等到費小玲和沈霖宴都唱累了,一行人準備一塊去飯店吃飯。
在此之前,費小玲和沈霖宴要去一趟洗手間。
幾個男士只能在包間這里等待。
沈霖宴其實并不想上廁所,但是陪著費小玲來了,干脆就在洗手臺這邊簡單補一下妝。
費小玲過來洗手,忽然神秘兮兮地湊了過來,“沈霖宴,你什么時候開始喜歡蕭燃的?”
“我……很久以前吧。我都記不清,反正不是突然喜歡的,而是一種感覺,讓我……離不開他的感覺。”沈霖宴信誓旦旦地說。
她覺得自己對蕭燃的喜歡就是日積月累的,雖然這個日積月累不算特別長,但是也足夠愛上一個人了。
“離不開的感覺。”費小玲似懂非懂,然后又看了看,確定洗手間里面只有她們兩個人才問,“那你們……上床了嗎?”
“啊!”
沈霖宴瞪大了眼睛,難以置信地看著費小玲。
她萬萬沒想到這個問題會從費小玲各種飽讀詩書的大家閨秀嘴里問出來。
雖然只是很普通的問題,可是她怎么聽怎么別扭。更多的是還是害羞吧,畢竟沒經歷過,更沒有和別人討論過,一說起來,難免難以適從。

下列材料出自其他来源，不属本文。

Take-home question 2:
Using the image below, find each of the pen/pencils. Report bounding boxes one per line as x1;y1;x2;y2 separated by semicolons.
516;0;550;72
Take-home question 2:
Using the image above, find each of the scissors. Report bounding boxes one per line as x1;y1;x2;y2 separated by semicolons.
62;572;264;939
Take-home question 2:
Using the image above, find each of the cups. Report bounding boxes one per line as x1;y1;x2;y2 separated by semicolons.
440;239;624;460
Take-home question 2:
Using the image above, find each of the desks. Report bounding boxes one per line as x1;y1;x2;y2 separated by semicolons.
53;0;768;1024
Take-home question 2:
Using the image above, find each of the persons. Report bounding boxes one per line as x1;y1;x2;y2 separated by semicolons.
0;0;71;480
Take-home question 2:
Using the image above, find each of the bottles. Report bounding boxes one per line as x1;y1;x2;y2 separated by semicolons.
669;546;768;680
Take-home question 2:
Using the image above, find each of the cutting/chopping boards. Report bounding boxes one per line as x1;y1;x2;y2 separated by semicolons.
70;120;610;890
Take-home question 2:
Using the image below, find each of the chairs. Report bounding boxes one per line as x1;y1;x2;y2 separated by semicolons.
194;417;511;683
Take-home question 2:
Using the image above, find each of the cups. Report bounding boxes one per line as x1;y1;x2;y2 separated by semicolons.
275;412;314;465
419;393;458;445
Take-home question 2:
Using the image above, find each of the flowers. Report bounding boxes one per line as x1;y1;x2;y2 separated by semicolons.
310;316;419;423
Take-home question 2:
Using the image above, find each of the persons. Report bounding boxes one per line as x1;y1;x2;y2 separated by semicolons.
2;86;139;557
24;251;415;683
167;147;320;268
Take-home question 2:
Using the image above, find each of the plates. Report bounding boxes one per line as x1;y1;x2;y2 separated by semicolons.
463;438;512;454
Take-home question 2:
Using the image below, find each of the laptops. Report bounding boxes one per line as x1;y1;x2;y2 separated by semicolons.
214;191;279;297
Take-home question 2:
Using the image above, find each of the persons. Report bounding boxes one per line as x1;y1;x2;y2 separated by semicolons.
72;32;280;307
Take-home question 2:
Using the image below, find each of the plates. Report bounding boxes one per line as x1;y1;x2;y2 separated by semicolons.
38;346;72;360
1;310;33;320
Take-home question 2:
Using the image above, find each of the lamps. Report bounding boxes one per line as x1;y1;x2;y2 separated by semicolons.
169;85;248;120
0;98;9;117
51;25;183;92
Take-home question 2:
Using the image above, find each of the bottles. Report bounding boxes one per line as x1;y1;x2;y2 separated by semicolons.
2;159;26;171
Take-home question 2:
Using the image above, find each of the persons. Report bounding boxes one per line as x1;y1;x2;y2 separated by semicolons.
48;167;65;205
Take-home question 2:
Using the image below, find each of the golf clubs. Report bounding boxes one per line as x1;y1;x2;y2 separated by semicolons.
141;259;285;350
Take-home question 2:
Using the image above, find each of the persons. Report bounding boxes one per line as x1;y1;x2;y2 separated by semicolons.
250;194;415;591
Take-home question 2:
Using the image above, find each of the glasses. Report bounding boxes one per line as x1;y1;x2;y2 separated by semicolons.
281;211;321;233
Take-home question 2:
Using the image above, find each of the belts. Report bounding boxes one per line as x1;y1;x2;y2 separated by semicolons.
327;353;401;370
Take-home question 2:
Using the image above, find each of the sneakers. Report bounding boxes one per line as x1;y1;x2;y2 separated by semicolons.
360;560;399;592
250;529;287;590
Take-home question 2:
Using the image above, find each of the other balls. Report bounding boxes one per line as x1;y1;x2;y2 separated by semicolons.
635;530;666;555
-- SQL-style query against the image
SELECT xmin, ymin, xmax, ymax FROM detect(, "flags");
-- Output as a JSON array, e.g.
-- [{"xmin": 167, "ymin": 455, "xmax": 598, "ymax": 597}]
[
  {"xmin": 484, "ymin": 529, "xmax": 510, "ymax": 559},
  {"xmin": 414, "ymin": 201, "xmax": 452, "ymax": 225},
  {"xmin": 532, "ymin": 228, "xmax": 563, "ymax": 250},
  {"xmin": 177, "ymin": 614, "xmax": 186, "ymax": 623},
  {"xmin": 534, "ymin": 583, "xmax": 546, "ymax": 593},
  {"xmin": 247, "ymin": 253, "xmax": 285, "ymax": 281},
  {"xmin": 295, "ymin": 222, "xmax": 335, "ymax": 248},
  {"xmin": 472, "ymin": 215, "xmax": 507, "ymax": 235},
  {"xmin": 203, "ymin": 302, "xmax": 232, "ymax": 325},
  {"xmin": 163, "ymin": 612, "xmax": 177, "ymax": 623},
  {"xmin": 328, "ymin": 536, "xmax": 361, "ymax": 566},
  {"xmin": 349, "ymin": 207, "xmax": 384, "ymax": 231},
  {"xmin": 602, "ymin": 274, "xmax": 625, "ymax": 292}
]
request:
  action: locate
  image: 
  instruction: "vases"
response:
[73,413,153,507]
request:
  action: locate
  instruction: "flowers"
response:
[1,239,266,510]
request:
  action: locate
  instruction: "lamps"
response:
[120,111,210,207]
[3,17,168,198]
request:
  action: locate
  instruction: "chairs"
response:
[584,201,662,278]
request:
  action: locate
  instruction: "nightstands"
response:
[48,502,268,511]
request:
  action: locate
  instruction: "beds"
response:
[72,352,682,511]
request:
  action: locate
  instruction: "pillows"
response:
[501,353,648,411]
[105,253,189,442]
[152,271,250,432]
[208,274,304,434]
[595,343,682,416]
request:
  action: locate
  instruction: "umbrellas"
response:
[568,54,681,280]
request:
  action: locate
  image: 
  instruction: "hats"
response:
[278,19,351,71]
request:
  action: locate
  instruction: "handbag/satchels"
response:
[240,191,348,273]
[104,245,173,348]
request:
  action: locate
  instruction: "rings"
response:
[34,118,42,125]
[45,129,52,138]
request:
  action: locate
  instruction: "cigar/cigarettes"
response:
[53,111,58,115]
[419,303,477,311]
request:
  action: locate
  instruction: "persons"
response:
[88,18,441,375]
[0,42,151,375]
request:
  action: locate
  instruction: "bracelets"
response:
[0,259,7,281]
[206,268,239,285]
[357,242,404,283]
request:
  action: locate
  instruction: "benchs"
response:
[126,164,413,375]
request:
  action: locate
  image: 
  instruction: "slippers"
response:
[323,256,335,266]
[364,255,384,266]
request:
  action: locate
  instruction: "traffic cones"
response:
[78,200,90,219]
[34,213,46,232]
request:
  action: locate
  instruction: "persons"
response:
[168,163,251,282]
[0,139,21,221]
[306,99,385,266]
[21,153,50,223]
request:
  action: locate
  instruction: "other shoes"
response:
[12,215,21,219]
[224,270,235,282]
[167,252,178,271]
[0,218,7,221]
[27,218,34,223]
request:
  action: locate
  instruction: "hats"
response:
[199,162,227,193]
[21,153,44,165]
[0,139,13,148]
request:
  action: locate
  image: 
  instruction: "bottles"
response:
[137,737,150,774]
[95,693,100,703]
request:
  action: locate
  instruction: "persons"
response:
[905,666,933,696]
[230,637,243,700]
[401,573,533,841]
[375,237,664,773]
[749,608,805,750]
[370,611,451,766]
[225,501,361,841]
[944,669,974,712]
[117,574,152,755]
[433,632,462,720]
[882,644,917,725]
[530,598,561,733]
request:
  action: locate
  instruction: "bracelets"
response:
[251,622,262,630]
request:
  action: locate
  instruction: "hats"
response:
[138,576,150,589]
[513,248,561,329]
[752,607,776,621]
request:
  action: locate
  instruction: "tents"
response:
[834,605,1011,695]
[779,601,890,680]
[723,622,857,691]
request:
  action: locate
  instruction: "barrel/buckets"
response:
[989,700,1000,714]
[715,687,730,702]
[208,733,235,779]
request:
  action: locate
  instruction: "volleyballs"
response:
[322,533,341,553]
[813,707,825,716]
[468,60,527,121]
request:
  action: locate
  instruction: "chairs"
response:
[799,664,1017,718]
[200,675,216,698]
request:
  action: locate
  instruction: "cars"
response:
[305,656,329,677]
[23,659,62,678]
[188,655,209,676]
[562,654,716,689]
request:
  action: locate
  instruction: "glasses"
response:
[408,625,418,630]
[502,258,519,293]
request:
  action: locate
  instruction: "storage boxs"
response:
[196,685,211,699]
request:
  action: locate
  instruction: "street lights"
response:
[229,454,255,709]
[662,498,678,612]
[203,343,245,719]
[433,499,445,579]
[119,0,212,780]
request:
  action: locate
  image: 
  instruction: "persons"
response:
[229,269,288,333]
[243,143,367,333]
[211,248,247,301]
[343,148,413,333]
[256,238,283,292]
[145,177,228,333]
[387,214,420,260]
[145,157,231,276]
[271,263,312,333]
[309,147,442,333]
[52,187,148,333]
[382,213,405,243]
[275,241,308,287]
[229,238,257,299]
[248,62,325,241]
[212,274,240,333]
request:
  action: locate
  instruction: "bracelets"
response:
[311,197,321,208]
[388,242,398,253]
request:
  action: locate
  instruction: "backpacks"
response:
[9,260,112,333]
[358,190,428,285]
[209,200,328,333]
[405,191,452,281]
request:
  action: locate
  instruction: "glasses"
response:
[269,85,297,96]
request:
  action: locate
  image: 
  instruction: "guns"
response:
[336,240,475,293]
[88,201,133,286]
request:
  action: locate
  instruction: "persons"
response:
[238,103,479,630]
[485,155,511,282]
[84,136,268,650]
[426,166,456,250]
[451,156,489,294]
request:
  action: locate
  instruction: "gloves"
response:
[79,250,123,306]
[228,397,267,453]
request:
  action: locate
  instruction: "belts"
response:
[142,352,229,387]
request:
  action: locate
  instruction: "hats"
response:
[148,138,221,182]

沈霖宴紅著臉搖了搖頭,聲若蚊蠅道,“沒呢,才在一起幾天,沒有這么快。”
“這樣啊。”費小玲撓撓頭,表現出一副困惑的樣子,“也是,這也很符合你的人設。”
“什么意思?”沈霖宴皺了皺眉,忍不住上下打量了一下費小玲,問,“難道你……已經和……”
沈霖宴越想越震驚,只希望自己想太多了。
然而,費小玲大大方方地承認了,“嗯,我和他上床啦。”
“啊!”
沈霖宴再度被驚得說不出話來。
她一直以為費小玲是那種對男女之事沒有什么興趣,更不可能有婚前性行為的保守女孩。
沒想到繞了大半天,她沈霖宴才是最保守的那個。
過了很久,沈霖宴才讓自己冷靜下來,試探著問:“為什么?難道你在此之前已經有過……有過相關的經驗了?”
“沒有啊,王正是我的第一任男友。”這個問題,費小玲是可以對天發誓的。她的人生軌跡并不復雜,家教原因,上學期間也沒有搞男女關系,一心扎在知識的海洋里。
所以給外界一種她是個保守、無趣、沒有什么欲望的錯覺。
實際上她也有過青春期的沖動,只是她克制住。如今她已經完成了學業,并且開始了工作,再不考慮談婚論嫁的事,家里人也著急。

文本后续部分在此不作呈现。